§ Stored data
======

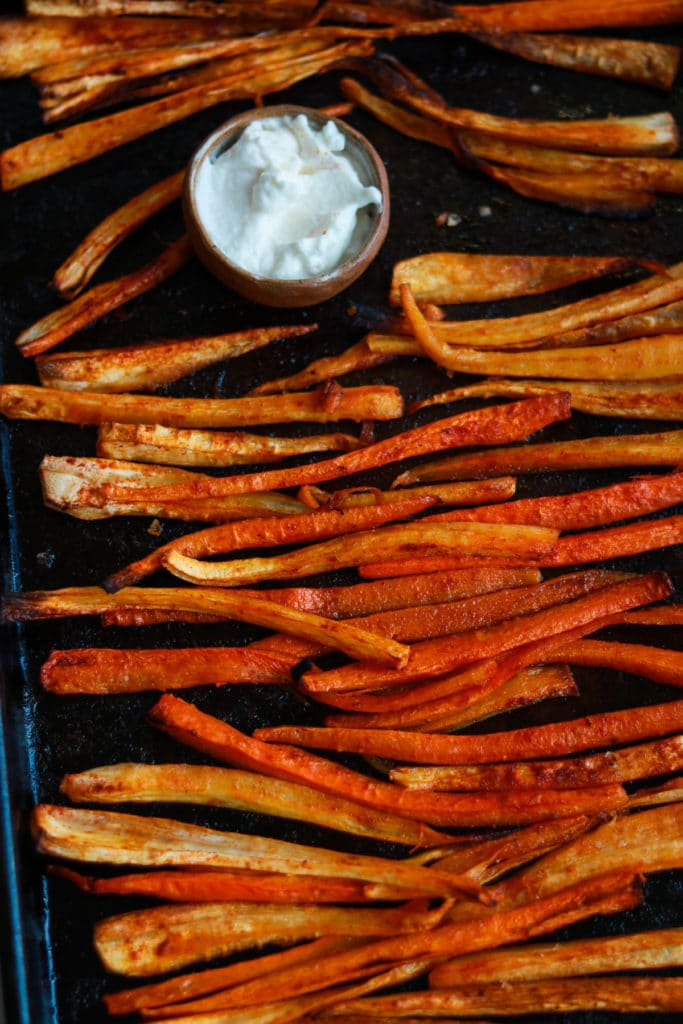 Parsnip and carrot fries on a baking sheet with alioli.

======

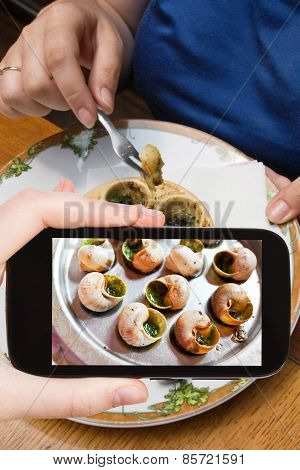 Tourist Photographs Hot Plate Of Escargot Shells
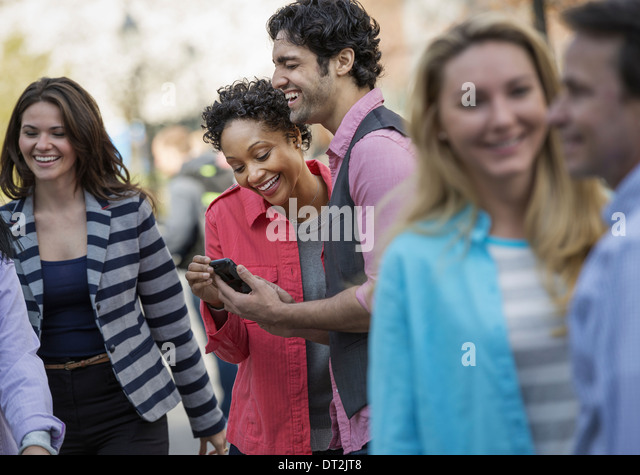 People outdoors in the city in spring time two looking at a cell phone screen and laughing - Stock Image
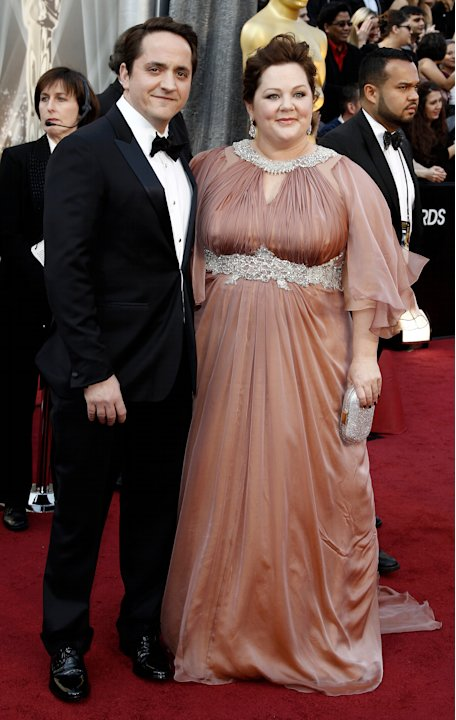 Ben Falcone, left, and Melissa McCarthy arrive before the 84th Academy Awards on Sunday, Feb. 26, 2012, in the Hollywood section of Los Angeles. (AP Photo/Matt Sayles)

======

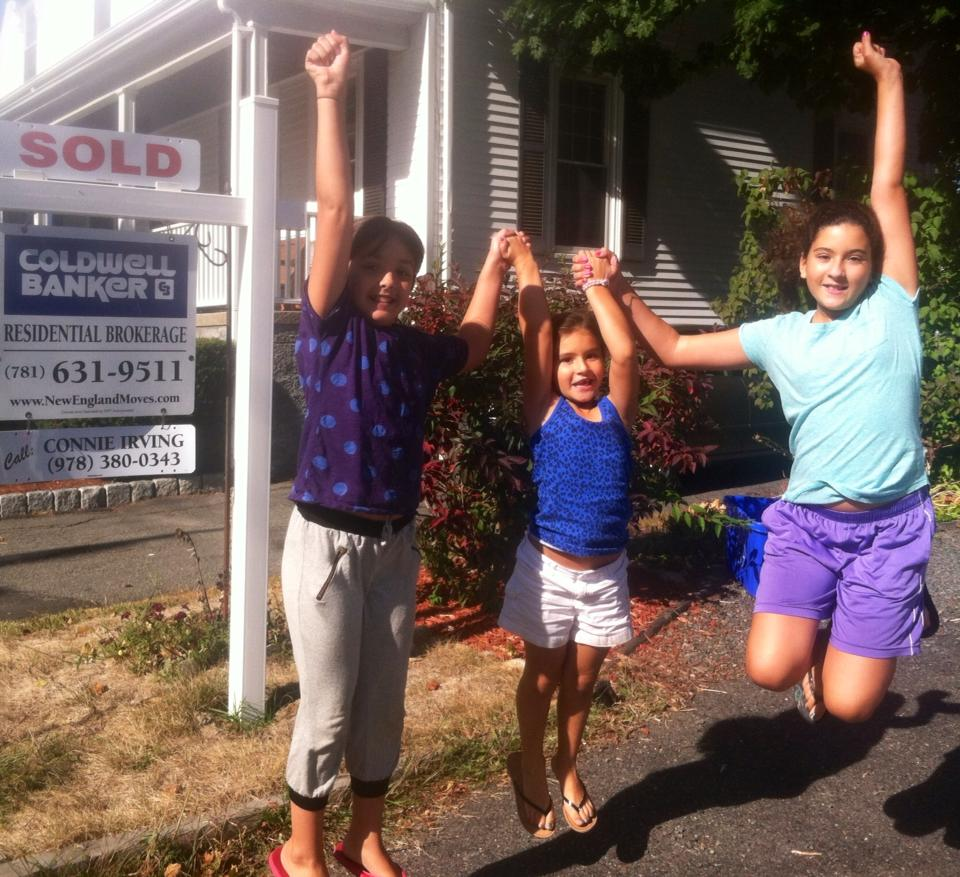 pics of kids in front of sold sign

======

§ Exercise prompt
Print, exactly and with no pictures, the lines of the listing above starting at the one that has "People outdoors in" and ending at the one that has "Ben Falcone, left, and", both included.

§ Answer for the task
 People outdoors in the city in spring time two looking at a cell phone screen and laughing - Stock Image
 Ben Falcone, left, and Melissa McCarthy arrive before the 84th Academy Awards on Sunday, Feb. 26, 2012, in the Hollywood section of Los Angeles. (AP Photo/Matt Sayles)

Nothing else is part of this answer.